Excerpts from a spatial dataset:
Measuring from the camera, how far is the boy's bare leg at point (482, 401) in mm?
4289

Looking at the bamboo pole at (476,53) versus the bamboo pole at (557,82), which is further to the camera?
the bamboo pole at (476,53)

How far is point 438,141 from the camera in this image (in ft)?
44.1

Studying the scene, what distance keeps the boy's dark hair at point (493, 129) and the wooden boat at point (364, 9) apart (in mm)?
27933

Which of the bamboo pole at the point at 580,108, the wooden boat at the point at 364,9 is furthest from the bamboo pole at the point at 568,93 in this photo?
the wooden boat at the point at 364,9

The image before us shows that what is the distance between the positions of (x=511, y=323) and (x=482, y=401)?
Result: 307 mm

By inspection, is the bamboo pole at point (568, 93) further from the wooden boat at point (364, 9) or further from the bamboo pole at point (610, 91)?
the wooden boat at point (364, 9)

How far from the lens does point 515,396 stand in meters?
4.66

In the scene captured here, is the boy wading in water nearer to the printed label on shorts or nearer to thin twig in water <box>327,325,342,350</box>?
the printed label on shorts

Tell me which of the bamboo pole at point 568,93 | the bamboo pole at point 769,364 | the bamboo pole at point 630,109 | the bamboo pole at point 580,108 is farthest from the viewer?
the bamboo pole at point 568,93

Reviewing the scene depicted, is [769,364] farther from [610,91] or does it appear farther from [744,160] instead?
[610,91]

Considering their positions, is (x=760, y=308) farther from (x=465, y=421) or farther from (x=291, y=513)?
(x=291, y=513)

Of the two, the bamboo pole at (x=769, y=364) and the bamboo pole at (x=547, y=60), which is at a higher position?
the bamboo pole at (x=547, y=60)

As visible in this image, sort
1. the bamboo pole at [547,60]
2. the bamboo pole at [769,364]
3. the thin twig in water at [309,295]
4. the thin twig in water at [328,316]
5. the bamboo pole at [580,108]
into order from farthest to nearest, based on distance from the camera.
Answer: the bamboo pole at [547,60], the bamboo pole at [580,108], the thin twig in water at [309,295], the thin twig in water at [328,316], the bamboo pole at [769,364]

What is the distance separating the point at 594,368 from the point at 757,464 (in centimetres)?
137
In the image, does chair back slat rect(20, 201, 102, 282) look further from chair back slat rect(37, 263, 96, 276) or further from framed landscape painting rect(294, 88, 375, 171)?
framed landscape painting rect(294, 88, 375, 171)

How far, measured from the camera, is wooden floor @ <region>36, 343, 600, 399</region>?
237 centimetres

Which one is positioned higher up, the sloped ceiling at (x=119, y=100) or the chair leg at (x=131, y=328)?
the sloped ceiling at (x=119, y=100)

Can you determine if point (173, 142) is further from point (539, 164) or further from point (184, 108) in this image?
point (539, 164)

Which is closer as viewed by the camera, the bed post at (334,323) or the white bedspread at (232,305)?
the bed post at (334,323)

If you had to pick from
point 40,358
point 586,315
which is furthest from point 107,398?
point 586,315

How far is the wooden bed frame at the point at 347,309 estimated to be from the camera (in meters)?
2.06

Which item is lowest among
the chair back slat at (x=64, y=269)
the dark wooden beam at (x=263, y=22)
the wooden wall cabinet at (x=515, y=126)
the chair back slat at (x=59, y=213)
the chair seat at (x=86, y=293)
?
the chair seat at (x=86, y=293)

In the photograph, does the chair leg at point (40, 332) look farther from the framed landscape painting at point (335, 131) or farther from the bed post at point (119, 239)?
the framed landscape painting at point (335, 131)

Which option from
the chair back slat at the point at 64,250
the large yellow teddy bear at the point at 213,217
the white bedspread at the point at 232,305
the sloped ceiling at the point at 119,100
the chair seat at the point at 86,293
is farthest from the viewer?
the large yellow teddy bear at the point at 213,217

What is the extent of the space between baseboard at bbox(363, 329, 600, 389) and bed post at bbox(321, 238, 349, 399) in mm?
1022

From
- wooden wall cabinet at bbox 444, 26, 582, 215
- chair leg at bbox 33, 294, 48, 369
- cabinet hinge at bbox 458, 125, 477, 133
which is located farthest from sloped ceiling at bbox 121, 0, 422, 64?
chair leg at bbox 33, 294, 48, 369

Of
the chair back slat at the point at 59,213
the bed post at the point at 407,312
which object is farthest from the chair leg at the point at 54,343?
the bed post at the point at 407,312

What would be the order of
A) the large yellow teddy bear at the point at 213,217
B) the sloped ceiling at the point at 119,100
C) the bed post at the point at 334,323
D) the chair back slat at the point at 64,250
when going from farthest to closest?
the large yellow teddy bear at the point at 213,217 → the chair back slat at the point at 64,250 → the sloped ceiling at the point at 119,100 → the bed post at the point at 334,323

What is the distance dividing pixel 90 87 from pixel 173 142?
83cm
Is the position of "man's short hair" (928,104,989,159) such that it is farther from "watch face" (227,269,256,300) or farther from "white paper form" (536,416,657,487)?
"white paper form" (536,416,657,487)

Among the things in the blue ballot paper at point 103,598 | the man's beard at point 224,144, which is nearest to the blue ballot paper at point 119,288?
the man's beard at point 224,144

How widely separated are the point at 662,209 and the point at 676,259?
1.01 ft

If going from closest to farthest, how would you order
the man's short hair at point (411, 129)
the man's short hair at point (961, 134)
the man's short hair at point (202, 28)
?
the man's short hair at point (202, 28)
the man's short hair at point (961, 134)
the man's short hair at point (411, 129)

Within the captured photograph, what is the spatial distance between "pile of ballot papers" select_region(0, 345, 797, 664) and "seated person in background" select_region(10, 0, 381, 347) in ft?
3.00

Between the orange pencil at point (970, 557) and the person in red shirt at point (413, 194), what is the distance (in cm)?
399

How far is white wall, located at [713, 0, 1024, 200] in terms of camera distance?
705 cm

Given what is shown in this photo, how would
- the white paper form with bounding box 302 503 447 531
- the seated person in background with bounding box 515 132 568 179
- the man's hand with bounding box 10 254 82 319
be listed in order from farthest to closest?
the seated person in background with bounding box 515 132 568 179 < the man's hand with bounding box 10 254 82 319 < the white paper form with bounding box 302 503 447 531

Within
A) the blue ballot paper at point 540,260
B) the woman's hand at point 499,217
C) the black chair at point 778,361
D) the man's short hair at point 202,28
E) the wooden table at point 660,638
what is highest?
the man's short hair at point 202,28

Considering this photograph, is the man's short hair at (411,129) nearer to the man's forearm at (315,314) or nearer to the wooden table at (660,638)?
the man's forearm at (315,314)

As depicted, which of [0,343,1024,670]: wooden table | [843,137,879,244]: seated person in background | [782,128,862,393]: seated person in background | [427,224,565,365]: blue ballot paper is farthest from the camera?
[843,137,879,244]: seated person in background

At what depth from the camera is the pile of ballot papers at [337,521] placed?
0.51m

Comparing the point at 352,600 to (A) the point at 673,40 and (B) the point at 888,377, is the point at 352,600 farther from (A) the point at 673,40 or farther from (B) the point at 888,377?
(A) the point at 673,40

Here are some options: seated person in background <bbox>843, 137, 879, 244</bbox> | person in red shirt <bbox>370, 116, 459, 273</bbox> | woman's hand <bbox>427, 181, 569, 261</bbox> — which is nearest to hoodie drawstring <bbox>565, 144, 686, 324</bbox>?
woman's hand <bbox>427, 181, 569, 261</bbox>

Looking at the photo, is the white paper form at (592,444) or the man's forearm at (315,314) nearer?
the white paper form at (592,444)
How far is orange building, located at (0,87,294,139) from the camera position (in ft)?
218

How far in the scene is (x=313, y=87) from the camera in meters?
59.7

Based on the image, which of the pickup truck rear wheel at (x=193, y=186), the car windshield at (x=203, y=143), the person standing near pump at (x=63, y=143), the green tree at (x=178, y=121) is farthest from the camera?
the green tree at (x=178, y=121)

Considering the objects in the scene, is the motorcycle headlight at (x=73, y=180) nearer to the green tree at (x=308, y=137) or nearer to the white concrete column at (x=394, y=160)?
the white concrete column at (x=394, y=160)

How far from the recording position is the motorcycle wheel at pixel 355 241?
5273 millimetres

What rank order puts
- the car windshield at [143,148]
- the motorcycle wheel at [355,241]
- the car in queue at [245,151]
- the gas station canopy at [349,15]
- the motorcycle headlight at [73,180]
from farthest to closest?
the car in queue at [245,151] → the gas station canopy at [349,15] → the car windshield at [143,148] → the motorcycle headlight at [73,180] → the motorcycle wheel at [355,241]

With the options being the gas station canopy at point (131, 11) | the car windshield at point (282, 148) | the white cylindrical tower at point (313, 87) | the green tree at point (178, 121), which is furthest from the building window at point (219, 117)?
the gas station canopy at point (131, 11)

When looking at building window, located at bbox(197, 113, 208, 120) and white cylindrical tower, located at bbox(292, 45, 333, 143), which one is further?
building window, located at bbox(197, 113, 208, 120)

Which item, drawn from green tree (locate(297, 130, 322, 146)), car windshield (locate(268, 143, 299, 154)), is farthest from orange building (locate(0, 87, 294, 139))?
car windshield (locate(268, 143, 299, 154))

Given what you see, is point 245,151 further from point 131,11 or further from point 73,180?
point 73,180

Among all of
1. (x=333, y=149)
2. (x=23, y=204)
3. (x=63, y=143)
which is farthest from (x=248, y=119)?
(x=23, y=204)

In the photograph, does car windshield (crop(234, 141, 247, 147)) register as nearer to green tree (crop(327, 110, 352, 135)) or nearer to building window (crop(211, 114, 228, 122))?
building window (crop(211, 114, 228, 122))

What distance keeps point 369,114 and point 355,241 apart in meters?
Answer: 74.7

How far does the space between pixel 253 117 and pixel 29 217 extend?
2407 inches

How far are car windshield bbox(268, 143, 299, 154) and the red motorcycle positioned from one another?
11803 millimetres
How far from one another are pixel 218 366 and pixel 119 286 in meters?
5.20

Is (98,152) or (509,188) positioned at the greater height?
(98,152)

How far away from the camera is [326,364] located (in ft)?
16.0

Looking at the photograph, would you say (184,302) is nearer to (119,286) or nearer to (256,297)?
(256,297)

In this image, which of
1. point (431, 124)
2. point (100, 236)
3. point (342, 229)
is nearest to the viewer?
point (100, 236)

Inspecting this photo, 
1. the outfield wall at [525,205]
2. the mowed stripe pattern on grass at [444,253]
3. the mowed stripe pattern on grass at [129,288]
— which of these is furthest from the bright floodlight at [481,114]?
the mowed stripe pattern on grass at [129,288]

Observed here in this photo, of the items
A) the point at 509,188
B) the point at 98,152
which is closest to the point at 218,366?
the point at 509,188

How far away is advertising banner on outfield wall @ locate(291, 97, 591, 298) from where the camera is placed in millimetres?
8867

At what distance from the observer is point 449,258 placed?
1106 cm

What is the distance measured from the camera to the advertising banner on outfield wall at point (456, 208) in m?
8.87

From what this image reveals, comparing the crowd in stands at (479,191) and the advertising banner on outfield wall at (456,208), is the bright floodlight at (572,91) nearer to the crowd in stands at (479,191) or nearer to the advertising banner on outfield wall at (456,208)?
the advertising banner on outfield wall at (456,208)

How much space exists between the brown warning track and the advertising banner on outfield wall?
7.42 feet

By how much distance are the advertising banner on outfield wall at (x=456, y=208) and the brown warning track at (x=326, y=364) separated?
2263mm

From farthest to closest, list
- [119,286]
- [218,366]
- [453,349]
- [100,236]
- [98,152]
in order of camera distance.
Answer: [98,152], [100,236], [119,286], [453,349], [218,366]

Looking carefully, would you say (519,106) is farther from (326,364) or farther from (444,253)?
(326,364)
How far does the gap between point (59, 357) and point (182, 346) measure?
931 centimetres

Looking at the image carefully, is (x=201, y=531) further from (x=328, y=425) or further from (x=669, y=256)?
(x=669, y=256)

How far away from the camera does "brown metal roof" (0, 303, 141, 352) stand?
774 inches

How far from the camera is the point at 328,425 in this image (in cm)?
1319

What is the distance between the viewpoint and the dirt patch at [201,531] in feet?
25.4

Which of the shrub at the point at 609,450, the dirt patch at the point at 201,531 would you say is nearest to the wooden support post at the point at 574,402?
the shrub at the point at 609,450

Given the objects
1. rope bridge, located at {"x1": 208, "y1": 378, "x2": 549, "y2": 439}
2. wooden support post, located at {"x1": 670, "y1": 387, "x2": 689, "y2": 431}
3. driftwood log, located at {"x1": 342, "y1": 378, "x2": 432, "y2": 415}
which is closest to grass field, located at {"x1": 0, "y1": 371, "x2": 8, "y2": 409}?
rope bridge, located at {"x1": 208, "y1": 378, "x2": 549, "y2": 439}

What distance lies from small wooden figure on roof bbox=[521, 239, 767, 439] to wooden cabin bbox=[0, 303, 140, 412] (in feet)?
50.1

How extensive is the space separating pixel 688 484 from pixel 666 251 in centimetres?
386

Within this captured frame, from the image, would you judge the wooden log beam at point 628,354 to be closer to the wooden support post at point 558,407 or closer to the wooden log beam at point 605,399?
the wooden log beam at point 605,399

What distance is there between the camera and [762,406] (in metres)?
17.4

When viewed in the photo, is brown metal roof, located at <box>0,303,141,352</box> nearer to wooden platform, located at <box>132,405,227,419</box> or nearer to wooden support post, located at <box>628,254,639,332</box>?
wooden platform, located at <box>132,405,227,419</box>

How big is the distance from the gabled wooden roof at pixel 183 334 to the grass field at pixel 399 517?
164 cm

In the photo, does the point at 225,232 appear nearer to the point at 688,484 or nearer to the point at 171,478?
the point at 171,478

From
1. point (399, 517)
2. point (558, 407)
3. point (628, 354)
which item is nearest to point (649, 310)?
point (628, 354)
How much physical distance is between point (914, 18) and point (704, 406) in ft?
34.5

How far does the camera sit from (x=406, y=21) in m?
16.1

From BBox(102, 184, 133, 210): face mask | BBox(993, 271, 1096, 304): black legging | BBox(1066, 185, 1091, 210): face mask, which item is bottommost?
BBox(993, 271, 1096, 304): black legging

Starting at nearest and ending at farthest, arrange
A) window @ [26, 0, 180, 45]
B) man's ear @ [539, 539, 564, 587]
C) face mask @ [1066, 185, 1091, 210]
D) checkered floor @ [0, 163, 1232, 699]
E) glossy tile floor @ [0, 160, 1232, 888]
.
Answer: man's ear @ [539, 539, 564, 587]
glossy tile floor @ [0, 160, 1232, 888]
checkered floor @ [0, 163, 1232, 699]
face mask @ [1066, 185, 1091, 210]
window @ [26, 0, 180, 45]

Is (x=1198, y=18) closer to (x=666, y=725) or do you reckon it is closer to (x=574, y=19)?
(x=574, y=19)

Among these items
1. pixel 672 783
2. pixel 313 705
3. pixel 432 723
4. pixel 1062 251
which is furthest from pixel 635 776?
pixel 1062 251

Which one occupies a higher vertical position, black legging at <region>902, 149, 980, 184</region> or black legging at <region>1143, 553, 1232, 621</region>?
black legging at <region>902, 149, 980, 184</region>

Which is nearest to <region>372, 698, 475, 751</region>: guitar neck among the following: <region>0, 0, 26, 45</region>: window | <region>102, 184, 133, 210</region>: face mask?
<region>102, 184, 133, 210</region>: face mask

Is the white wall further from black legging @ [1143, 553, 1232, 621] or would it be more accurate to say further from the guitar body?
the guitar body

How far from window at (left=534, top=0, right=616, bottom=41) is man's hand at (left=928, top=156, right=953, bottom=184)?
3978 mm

Problem details: Reproduce word for word the lines of the records from the one containing "How far does the space" through the one containing "931 centimetres", both lines included.

Written solution:
How far does the space between pixel 253 117 and pixel 29 217 extend?
2407 inches

How far are car windshield bbox(268, 143, 299, 154) and the red motorcycle positioned from one another?
11803 millimetres
How far from one another are pixel 218 366 and pixel 119 286 in meters?
5.20

Is (98,152) or (509,188) positioned at the greater height?
(98,152)

How far away from the camera is [326,364] located (in ft)?
16.0

Looking at the photograph, would you say (184,302) is nearer to (119,286) or nearer to (256,297)?
(256,297)

In this image, which of
1. point (431, 124)
2. point (100, 236)
3. point (342, 229)
is nearest to the viewer?
point (100, 236)

Inspecting this photo, 
1. the outfield wall at [525,205]
2. the mowed stripe pattern on grass at [444,253]
3. the mowed stripe pattern on grass at [129,288]
— which of these is furthest from the bright floodlight at [481,114]?
the mowed stripe pattern on grass at [129,288]

Observed here in this photo, of the items
A) the point at 509,188
B) the point at 98,152
which is closest to the point at 218,366?
the point at 509,188

How far away is advertising banner on outfield wall @ locate(291, 97, 591, 298) from where the camera is placed in millimetres?
8867

At what distance from the observer is point 449,258 placed?
1106 cm

What is the distance measured from the camera to the advertising banner on outfield wall at point (456, 208) in m?
8.87

From what this image reveals, comparing the crowd in stands at (479,191) and the advertising banner on outfield wall at (456,208), is the bright floodlight at (572,91) nearer to the crowd in stands at (479,191) or nearer to the advertising banner on outfield wall at (456,208)?
the advertising banner on outfield wall at (456,208)

How much space exists between the brown warning track and the advertising banner on outfield wall?
7.42 feet

By how much distance are the advertising banner on outfield wall at (x=456, y=208) and the brown warning track at (x=326, y=364) separated?
2263mm

From farthest to closest, list
- [119,286]
- [218,366]
- [453,349]
- [100,236]
- [98,152]
in order of camera distance.
Answer: [98,152], [100,236], [119,286], [453,349], [218,366]

Looking carefully, would you say (519,106) is farther from (326,364) or farther from (444,253)?
(326,364)
How far does the gap between point (59, 357) and point (182, 346) measure?
931 centimetres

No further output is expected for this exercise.